> _TEXT BLOCK_
Actin structure and dynamics and comparison with the actin/DNase I complex. (A) The actin/DNase I complex is colored blue (actin) and black (DNase I); the structure of actin in the unbound state is shown in red. The DNase I-binding loop of actin (circled in orange, enlarged in Inset) changes its conformation from a helix to a β-turn upon complexation. (B) Actin is composed of four subdomains: I (residues 1–32, 70–144, and 338–372), II (33–69), III (145–180 and 270–337), and IV (181–269) (16). (C) Motions along GNM modes 1 and 2 as a function of residue index, computed for actin in the unbound form, the corresponding ribbon diagrams (D and F) colored according to the correlations revealed in C, and the associated square fluctuations in residue positions (E). In mode 1, subdomains I and II (red in D) undergo en bloc fluctuations opposite in direction to those of subdomains III and IV (green in D), the residues R147–T148 and A331–P332 serving as hinge regions (shown as blue beads). In the second mode, subdomains I and III move in opposite direction with respect to subdomains II and IV (E); residues 12–13, 17–18, 29–30, 95–96, 181–182, and 259–260 lie at the interface between these pairs of domains. (G) Comparison between experimentally observed (black curve) and theoretically predicted (red curve) displacements in Cα atoms between the unbound and bound forms of actin. Experimental data result from the comparison of two known structures (see Data Set). Theoretical results are obtained by deforming the unbound structure along the ANM mode 1 (see Methods). Whereas the overall deformation pattern is closely captured by this mode, the predicted displacement (5 Å) at the DNase I-binding loop falls short of the experimentally observed one (11 Å). (H) Conformation of the DNase binding loop in the unbound (red), ANM-deformed (yellow), and bound (blue) conformations.
Fig. 3.
CDK structure and dynamics and comparison with complexes CDK2/cyclin A and CDK6/INK4. (A) Structure of CDK2/6 in complex with INK4 and cyclin A. The C-lobe of the CDKs in the two complexes are optimally superimposed to visualize the structural changes in the N-lobe (blue in the complex with cyclin and red in the complex with INK4), and in activation loops (cyan and orange, respectively). (B) Closer view of the activation loop in the unbound state of CDK (green), INK4-bound state (orange), and cyclin-bound state (cyan); in addition, the deformed conformation of the activation loop along the two fluctuating directions of the ANM mode 19 are shown in red and blue. (C_–_E) GNM dynamics of unbound CDK2. The motions along the first GNM mode are shown in C, and corresponding square fluctuations are shown in D (black curve). The N-lobe (residues 1–96; green bar along the upper abscissa) and the C-lobe (residues 166–298; red bar) move in opposite directions. Three sets of residues, L87–F90, P130–Q131, and V164–T165, lie at the interface between these anticorrelated regions. D also shows the square fluctuations induced in GNM mode five (red curve), which induces in the activation loop (residues 148–163, purple bar) motions comparable with those of the C-lobe in the first mode. (E) Ribbon diagram of CDK2 color coded according to the bars in D; hinge residues are shown as blue spheres. (F and G) Comparison of the experimentally observed change in Cα positions (difference between bound and unbound forms after optimal superimposition of the C-lobe; black curve) with the ANM-predicted deformations (red curve), shown for the complexes with cyclin (F) and p16INK4a (G). The αC region is missing in the CDK6 structure, resulting in the observed gap between residues 37–58. The similarity between the two curves in both panels indicates that CDK has the intrinsic tendency to undergo lobe movements to facilitate substrate binding, unlike the activation loop.

> _WHAT TO WORK ON_
According to the figure captions, what causes the gap between residues 37–58 in the CDK comparison curves?

> _RECORD EXTRACTS_

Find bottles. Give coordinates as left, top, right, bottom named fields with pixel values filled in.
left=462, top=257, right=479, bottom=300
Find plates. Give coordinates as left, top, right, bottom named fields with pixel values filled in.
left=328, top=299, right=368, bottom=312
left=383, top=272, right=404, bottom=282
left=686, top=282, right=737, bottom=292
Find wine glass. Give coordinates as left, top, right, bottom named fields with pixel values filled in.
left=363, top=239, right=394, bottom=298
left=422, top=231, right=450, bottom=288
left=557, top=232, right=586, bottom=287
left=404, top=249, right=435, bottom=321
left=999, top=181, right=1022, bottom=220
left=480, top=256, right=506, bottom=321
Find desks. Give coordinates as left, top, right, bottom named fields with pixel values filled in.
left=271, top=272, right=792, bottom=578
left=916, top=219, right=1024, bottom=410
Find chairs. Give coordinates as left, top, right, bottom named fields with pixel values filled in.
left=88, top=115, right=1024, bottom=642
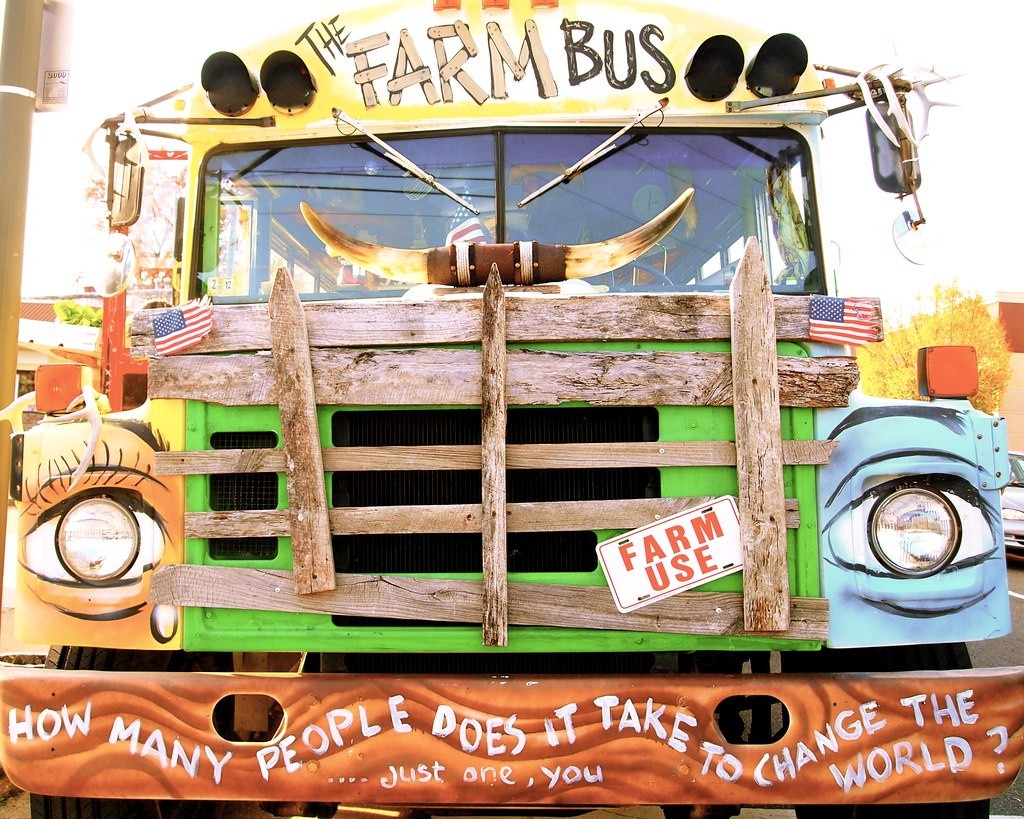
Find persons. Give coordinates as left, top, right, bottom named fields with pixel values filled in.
left=509, top=163, right=589, bottom=244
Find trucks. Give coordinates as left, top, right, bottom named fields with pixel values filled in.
left=0, top=0, right=1024, bottom=818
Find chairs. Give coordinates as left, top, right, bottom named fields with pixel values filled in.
left=582, top=261, right=674, bottom=287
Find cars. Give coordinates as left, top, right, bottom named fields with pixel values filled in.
left=1000, top=450, right=1023, bottom=566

> _EXERCISE RESPONSE_
The gap appears because the αC region is missing in the CDK6 structure.